Note: During Chicago School of Data Days, Smart Chicago hired a corps of documenters to take notes, write, photograph, and record our conference sessions. We want to feature some of our documenter’s writing in a series of blog posts. Our first post is from Genevieve Nielsen who wrote about the Access Gaps Session from the first day of Chicago School of Data Days. You can also watch the video of the session here.
As the Chicago School of Data evolves, the accessibility of reliable data remains a challenge to its growth. In fact, Kathy Pettit of the Urban Institute began the conference by mentioning that looking for data often feels like “looking for a needle in a haystack.” The Chicago School of Data Conference began with three sessions under the heading of “Gaps” to discuss how organizations are currently using data and how to improve accessibility.
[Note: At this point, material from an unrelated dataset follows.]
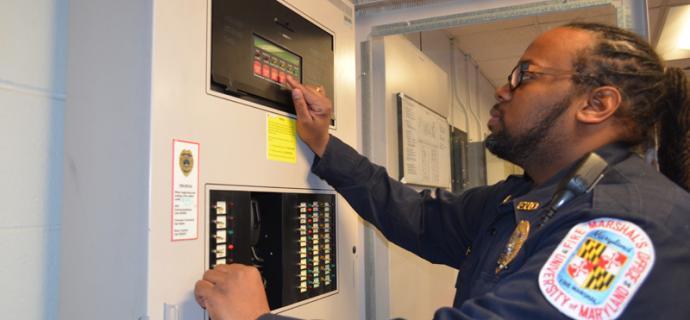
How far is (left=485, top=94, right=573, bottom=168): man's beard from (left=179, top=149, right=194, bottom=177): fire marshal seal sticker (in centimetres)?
71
In the session on Access Gaps, Traci Stanley, the Director of Quality Assurance for Christopher House, spoke of her involvement in the Chicago Benchmarking Collaborative: “We were all tracking outcomes of our programming, but we were getting questions from our boards about how we compare to similar social service agencies.” In the non-profit world, benchmarks don’t really exist, and if they do, “you feel like you are comparing apples to oranges,” said Stanley.
Initially a group of five, the Chicago Benchmarking Collaborative “came together for comparative insights” and improve the quality of data on non-profit outcomes in Chicago. How do you compare programs and target populations, so you can know that you are comparing apples to apples?
Now a group seven agencies, the Collaborative engaged an outcomes expert and purchased Efforts to Outcomes (ETO) software to build their own reports and track outcomes and create consistency in the data. ETO “is really flexible and worked for a number of different programs.” The cross-agency data reporting created greater accountability; “it has helped identify effect program strategies.” Programming changes are now driven by data results.
Responding to a question from the audience, Stanley said “We should have discussed the agency’s ability to track data. We spent a lot of time on what we are going to track and not on how we are going to track it.”
Stanley’s presentation sparked several questions from the audience on funding increases from the project. She answered, “Funders really embrace the data.” “Since we are all competing for funding, it took a lot of trust for us to work together.”
Eliza Moeller, Director of the Data-Practice Collaborative at the University of Chicago discussed Data on CPS Schools. She began by saying, “The CPS has excellent data. ” The CPS data has been a model for other school systems. The have created the “freshmen on-track indicator” based on determinants of high-school success. The CPS Performance Website does a yearly school evaluation report and makes “a tremendous amount of data available. Very often the data are broken down by schools. ” However, many problems are present in the data; for example, they lack data on charter schools. “The CPS is pretty transparent about data at the school level. At this moment, it seems pretty up to date.”
Moeller works with data to create useful reports – they are currently available at ccsr.UChicago.edu. Among many things, the current report includes data on freshmen on-track rates compared to the CPS average. The also have a report on college enrollment that will be released soon – on projected college enrollment and college enrollment.
When discussing next steps for this project, Moeller stated: “The goal is to move to an online format and really interact with it. That will come out through UChicago Impact.”
The presentation sparked a question on how to improve the outreach to schools and parents. Moeller answered: “We look for partner organizations – principals networks, college counselors networks etc. We go where there is an existing structure where we can help drive the dialogue.”
Tracy Siska, the Executive Director of the Chicago Justice Project, brings a academic research perspective to his work with the criminal justice system in Chicago. With the Smart Chicago Collaborative, he created a project called Crime and Punishment in Chicago. They have been focused on building a systems approach to data around sexual assault. They created a task force to determine how cases drop out of the system.
Advocating a systems approach as opposed to an incidence approach to data, Siska states that “using only incident data without a system approach means that what makes it into the news is just wrong.” For example, in Chicago from 2005 to 2009, there were 6,000 calls for rape a year, but only 1400 reports a year, then 1300 and then 1200. While reports were declining, the number of calls for service were the same, people began to incorrectly report that rape was declining in Chicago.
Siska said, “The [Chicago Police Department] is really good at capturing data, but not good at using it.” Due to the struggles of accessing data at the city, county and state level, Siska said, “I don’t think access is right around the corner.”